In special education, as well as general ed, we often conclude that we know how kids are thinking because they give us correct answers.
Then we learn how they found the answers.
We think, “WHHAATTT????”
At the end of a school year, I was overseeing a class of first graders while their teacher packed the classroom. Since the teacher was there, I could relax more than usual. When I’m responsible for a room of students who I don’t know, I don’t joke around. But here, I could have some fun. So when two kids asked me how old I was, I grinned and replied, “I’m two years old. I look pretty grown up for two, huh?”
They had expected me to answer, “My age is none of your business.” I know this because another kid was cowering near them, intoning, “This is none of our business.”
When I told them that I was two, all three stared at me.

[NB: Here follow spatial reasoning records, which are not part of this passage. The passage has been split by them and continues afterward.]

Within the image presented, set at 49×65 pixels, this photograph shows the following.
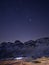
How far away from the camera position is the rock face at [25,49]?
260cm

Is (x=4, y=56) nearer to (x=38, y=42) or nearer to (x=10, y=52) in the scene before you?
(x=10, y=52)

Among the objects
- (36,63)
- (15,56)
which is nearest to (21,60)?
(15,56)

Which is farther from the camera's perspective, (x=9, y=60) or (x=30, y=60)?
(x=30, y=60)

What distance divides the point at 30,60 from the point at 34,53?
160 millimetres

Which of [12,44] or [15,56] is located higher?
[12,44]

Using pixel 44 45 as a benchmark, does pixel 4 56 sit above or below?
below

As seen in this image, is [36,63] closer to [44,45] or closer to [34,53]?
[34,53]

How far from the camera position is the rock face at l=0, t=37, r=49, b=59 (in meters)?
2.60

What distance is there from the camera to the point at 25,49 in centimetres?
275

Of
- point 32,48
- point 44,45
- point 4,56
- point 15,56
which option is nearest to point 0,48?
point 4,56

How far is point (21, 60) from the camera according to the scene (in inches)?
107

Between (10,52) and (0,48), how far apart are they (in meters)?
0.20

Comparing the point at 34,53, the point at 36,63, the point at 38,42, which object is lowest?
the point at 36,63

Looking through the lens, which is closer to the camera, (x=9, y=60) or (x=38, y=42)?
(x=9, y=60)
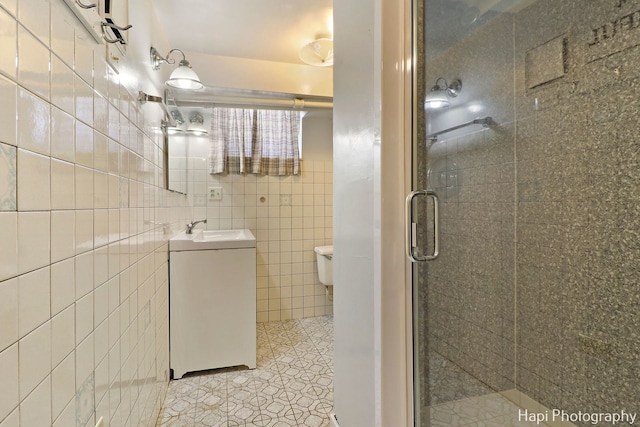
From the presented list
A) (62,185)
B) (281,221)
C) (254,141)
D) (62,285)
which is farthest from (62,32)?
Answer: (281,221)

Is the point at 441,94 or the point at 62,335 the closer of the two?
the point at 62,335

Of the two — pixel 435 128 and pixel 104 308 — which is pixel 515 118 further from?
pixel 104 308

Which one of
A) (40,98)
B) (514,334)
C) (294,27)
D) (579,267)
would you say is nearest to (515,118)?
(579,267)

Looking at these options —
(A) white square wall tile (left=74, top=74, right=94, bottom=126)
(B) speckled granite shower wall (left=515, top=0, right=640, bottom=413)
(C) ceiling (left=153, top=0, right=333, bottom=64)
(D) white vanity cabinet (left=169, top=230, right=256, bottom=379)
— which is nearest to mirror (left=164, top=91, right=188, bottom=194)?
(C) ceiling (left=153, top=0, right=333, bottom=64)

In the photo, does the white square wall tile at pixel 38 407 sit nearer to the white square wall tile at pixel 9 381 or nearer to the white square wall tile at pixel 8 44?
the white square wall tile at pixel 9 381

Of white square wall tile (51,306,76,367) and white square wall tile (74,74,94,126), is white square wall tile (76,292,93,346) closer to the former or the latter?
white square wall tile (51,306,76,367)

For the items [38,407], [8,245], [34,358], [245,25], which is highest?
[245,25]

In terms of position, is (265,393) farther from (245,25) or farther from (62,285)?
(245,25)

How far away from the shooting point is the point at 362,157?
1.02 meters

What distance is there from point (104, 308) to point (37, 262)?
1.22ft

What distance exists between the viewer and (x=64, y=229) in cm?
66

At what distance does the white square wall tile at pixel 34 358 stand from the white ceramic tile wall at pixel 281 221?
2132mm

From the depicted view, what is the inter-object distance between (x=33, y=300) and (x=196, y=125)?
230cm

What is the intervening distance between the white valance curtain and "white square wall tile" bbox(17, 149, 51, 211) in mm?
2090
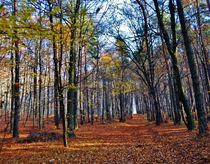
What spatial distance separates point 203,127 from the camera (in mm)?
11258

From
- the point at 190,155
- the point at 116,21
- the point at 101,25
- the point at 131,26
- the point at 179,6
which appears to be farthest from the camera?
the point at 131,26

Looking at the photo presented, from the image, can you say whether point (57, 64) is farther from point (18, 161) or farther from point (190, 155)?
point (190, 155)

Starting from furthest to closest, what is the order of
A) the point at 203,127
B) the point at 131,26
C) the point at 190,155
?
1. the point at 131,26
2. the point at 203,127
3. the point at 190,155

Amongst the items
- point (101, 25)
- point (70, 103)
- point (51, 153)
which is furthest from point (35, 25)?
point (101, 25)

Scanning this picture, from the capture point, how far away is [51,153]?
34.0 feet

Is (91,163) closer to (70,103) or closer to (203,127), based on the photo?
(203,127)

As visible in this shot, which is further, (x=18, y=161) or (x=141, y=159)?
(x=18, y=161)

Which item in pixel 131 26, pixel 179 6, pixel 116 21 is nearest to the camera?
pixel 179 6

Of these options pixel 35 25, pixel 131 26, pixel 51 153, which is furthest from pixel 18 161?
pixel 131 26

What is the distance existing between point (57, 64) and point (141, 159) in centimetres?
690

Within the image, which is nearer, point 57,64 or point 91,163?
point 91,163

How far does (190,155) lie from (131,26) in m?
22.5

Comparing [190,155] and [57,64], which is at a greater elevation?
[57,64]

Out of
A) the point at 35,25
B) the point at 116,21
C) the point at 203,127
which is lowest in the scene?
the point at 203,127
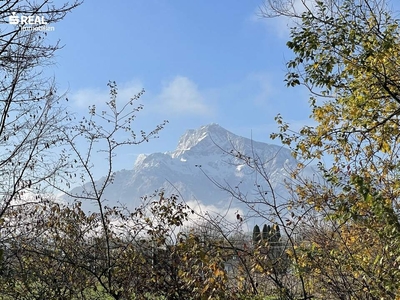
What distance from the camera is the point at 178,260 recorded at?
4195 millimetres

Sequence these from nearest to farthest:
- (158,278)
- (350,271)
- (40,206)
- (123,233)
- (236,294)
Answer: (236,294) → (350,271) → (158,278) → (123,233) → (40,206)

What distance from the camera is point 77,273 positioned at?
17.7ft

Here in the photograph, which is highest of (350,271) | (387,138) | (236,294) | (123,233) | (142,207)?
(387,138)

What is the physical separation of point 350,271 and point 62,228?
405 centimetres

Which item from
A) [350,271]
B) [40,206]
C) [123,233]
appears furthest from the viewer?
[40,206]

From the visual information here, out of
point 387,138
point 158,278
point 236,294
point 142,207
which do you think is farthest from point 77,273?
point 387,138

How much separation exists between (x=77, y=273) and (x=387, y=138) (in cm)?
430

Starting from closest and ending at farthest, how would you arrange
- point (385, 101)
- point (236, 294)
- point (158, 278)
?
point (236, 294) → point (158, 278) → point (385, 101)

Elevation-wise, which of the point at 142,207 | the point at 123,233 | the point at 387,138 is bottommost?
the point at 123,233

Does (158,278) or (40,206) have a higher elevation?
(40,206)

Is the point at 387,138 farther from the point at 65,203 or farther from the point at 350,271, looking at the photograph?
the point at 65,203

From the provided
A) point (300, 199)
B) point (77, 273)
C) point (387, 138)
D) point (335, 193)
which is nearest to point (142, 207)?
point (77, 273)

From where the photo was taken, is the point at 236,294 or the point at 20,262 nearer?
the point at 236,294

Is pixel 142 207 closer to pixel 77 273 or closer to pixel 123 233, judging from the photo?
pixel 123 233
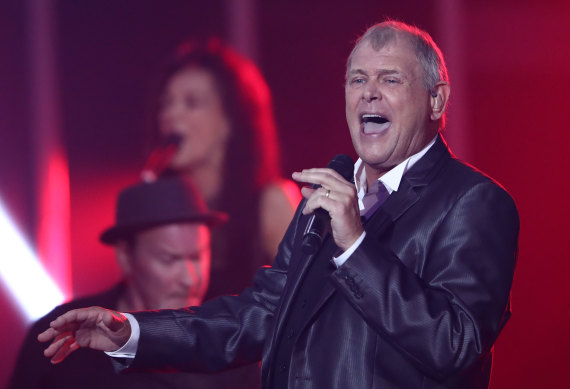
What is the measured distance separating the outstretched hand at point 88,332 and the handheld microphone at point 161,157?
2.36m

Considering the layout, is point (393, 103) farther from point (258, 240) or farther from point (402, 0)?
point (402, 0)

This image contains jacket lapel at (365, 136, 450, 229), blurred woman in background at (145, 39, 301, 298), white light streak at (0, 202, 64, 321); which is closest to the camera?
jacket lapel at (365, 136, 450, 229)

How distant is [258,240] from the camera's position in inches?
137

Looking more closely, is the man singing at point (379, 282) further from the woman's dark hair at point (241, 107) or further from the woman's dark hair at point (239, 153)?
the woman's dark hair at point (241, 107)

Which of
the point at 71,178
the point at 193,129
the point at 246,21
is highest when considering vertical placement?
the point at 246,21

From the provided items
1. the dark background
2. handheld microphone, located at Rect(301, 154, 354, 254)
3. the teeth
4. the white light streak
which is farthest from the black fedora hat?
handheld microphone, located at Rect(301, 154, 354, 254)

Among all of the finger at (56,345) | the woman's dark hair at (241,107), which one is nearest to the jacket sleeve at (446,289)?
the finger at (56,345)

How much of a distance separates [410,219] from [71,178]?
3.24 metres

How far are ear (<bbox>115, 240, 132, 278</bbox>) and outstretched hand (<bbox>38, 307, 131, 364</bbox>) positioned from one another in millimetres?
1630

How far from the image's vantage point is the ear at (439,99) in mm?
1532

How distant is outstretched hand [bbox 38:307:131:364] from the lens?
4.48 ft

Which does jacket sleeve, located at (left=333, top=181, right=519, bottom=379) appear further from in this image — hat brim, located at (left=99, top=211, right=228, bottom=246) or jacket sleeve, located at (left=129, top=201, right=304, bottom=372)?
hat brim, located at (left=99, top=211, right=228, bottom=246)

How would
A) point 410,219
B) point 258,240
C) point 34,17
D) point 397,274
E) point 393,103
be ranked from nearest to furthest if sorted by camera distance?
point 397,274 → point 410,219 → point 393,103 → point 258,240 → point 34,17

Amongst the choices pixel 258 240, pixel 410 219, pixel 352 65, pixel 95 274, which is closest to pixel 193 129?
pixel 258 240
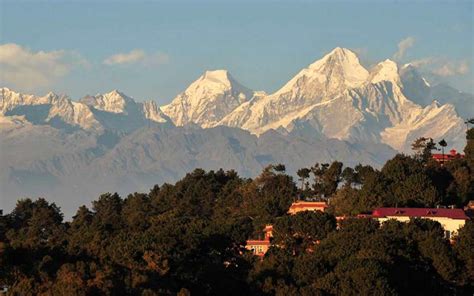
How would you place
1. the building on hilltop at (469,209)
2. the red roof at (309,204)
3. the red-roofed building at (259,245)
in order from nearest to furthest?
the red-roofed building at (259,245), the building on hilltop at (469,209), the red roof at (309,204)

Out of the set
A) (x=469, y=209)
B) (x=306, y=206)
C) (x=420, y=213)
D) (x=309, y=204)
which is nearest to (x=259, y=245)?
(x=420, y=213)

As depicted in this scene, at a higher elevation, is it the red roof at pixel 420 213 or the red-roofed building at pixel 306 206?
the red-roofed building at pixel 306 206

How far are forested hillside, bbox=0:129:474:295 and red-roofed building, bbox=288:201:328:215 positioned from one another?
1098mm

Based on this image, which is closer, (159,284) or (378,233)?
(159,284)

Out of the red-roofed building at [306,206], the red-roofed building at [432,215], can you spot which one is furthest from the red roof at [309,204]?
the red-roofed building at [432,215]

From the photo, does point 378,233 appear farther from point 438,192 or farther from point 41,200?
point 41,200

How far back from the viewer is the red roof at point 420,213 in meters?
134

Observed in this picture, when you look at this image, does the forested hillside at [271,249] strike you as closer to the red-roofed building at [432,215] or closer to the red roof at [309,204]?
the red roof at [309,204]

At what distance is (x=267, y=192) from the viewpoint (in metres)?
161

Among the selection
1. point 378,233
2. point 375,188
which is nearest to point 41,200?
point 375,188

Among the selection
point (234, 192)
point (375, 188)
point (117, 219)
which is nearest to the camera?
point (375, 188)

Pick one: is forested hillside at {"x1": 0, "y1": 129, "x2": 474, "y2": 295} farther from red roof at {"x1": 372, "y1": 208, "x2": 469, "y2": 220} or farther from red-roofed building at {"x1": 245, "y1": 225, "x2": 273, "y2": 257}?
red roof at {"x1": 372, "y1": 208, "x2": 469, "y2": 220}

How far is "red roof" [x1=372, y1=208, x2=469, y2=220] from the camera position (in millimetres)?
134375

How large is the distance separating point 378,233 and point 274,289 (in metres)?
22.0
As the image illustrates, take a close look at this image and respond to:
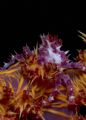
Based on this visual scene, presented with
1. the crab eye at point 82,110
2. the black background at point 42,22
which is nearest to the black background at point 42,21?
the black background at point 42,22

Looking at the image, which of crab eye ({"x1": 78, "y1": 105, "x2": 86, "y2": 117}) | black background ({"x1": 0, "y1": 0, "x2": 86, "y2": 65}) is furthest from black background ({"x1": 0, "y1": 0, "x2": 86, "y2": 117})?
crab eye ({"x1": 78, "y1": 105, "x2": 86, "y2": 117})

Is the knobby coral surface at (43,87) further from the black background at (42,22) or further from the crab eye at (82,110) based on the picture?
the black background at (42,22)

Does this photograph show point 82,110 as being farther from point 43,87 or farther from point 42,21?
point 42,21

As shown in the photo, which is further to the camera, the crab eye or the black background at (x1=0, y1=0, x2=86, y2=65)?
the black background at (x1=0, y1=0, x2=86, y2=65)

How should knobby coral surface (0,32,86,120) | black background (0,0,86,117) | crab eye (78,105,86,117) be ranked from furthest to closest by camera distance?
black background (0,0,86,117) → crab eye (78,105,86,117) → knobby coral surface (0,32,86,120)

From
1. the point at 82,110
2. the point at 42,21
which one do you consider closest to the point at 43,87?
the point at 82,110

Then they wised up. The interrogator shook her head. “You’re not two years old.”
I was caught.
“…because you have grown-up teeth.”
I tried to entertain them further by explaining that these are the teeth that we’re born with on my home planet, far far away. But the kids had come to their conclusion. I was a grownup because I didn’t have baby teeth. Conversation over.
I wondered, for a first grader, are teeth really the major distinction between babies and adults?
Now that I think about it, on my second grade Christmas concert, my class sang “All I Want for Christmas Is My Two Front Teeth.” Yuletide tidings supplanted by teeth. It’s all in our perspective.
Our students, our children, can arrive at accurate conclusions. We assume that their answers follow a logic that we ourselves use. These moments when we glimpse their thought processes can remind us that they see a pretty different world.
How do we use this in daily interactions?
Watch the kids. Listen to what they’re talking about with each other. Play with them and see how they respond.
For special education kids, this is incredibly important. What are they getting? What do we think they understand that they are missing? Just because they can get from A to D doesn’t mean they went directly through B and C. Does that matter? It might.
Taking time to ask, “Why?” and “How do you know?” can help us to understand how kids are thinking. We can learn which gaps need to be filled, or learn how to make better jokes to them in the future.
If nothing else, now when I talk to first graders, I know to reference teeth.